Sally Aitken, director of EVERY LITTLE THING, an official selection of the U.S. Documentary Competition at the 2024 Sundance Film Festival. Courtesy of Sundance Institute.

I may have long ago left my Episcopalian childhood behind, but the opening lines of Cecil Frances Alexander’s delightful, well-known hymn have always stuck with me, and not only because of James Herriot’s All Creatures Great and Small book series. They ring in my brain once again, thanks to Sally Aitken’s lovely and moving new documentary Every Little Thing.

Aitken (Getting Frank Gehry) follows Terry Masear—author of Fastest Things on Wings: Rescuing Hummingbirds in Hollywood—who spends her days rescuing and rehabilitating hummingbirds. These tiny birds, beautiful to behold, come to her most often from area folks who call her hotline, having found orphaned chicks or injured adults in their yards. Some will survive, while others won’t. You need a strong heart to withstand the pain of the latter.

On the other hand, the joy in watching the successful rescues is powerful, even as the journey to health proves harrowing. Masear is a gentle soul, helping us navigate the highs and lows of her work. Which is good, because it is hard to see the struggles of these delicate creatures.

The stunning visuals of their hovering flights, frequently captured in slo-mo (at differing frame rates), makes of Every Little Thing (the title of which appears to come from the lyrics to Bob Marley’s “Three Little Birds,” playing under the end credits) a celebration of life in all its glory, however short it may be. I remain amazed at the ability of hummingbirds to flap their wings at such high speeds that they can appear to stay still in midair. Stunning does not come close to describing the sensation.

Still from EVERY LITTLE THING, an official selection of the U.S. Documentary Competition at the 2024 Sundance Film Festival. Courtesy of Sundance Institute.

We also learn a bit about Masear’s life. A widow, she was married for 32 years to her husband, Frank, with whom she seems to have shared many adventures of the mind and body. She had a difficult childhood, which may explain why she is so concerned about protecting those at risk. Now, in her house surrounded by the woods of the Hollywood Hills, she passes the time making sure her diminutive patients have a chance to fulfill their avian destiny.

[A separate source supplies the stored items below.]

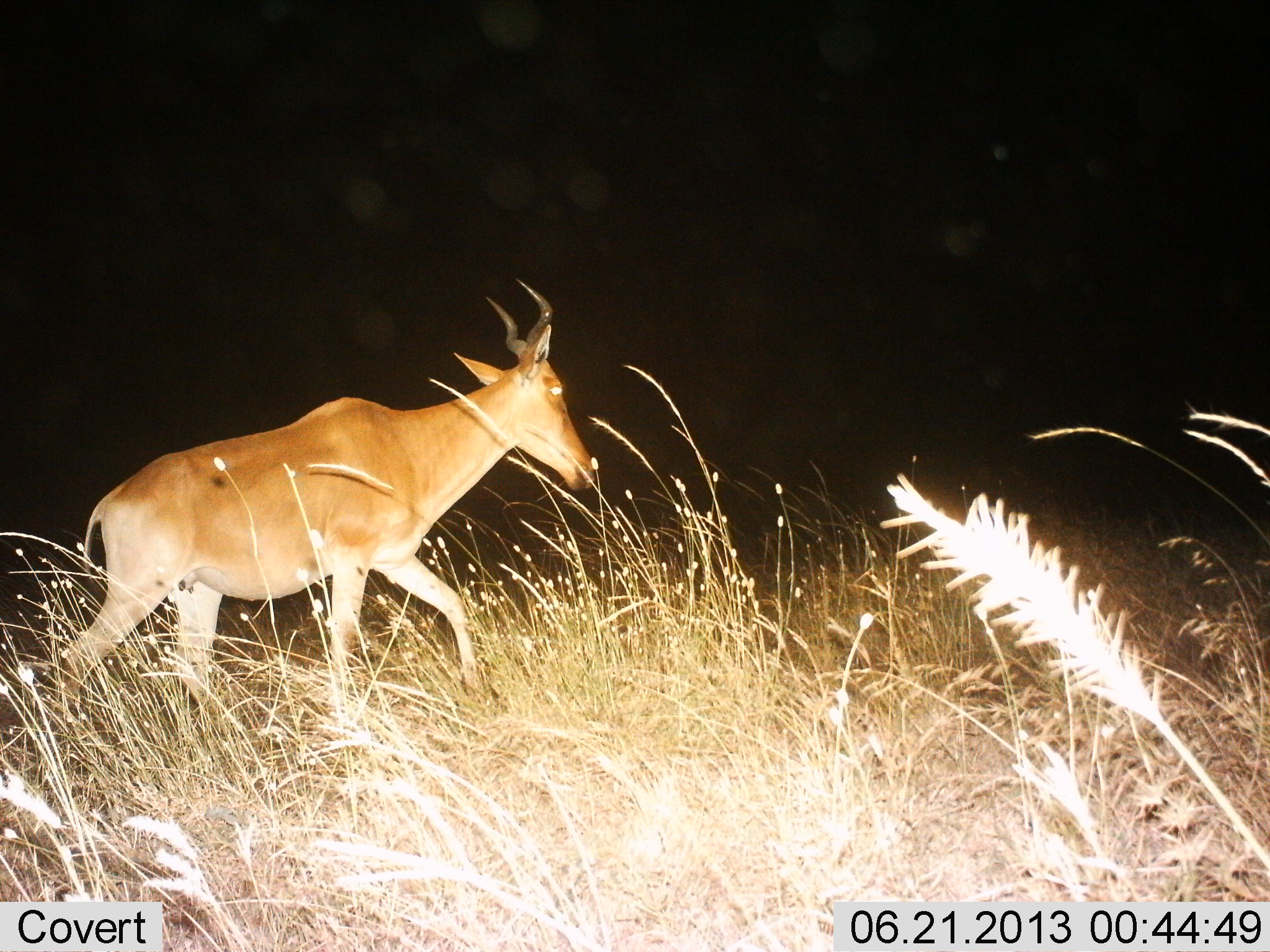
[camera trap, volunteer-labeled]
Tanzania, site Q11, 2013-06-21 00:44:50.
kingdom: Animalia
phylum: Chordata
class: Mammalia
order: Artiodactyla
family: Bovidae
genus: Alcelaphus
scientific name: Alcelaphus buselaphus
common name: hartebeest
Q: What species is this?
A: Hartebeest (Alcelaphus buselaphus).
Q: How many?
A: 1.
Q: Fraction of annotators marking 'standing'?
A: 13%.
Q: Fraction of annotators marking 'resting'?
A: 0%.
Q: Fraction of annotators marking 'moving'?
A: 93%.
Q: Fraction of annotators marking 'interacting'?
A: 0%.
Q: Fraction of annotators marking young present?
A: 0%.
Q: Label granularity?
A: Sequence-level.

A number of factors contribute to the hummingbirds’ death and injury: among them cats, weather, and people. Sometimes the would-be rescuers do more harm than good as they attempt care without any sort of knowledge base. But as soon as the birds arrive at Terry’s, at least they have a chance. And should they heal and grow, then off they fly back into the wilderness. Like most of the movie, their final flight away is a wonder.

[Every Little Thing just premiered at the 2024 Sundance Film Festival in the U.S. Documentary Competition.]

*Starting in 2024, all Film Festival Today reviews will now be rated out of 5 stars, rather than the previous 4-star system


Christopher Llewellyn Reed is a film critic, filmmaker, and educator, as well as Film Festival Today's Editor. A member of both the Online Film Critics Society (OFCS) and the Washington DC Area Film Critics Association (WAFCA), and a Rotten Tomatoes-approved film critic, Chris is, in addition, lead film critic at Hammer to Nail and the author of Film Editing: Theory and Practice.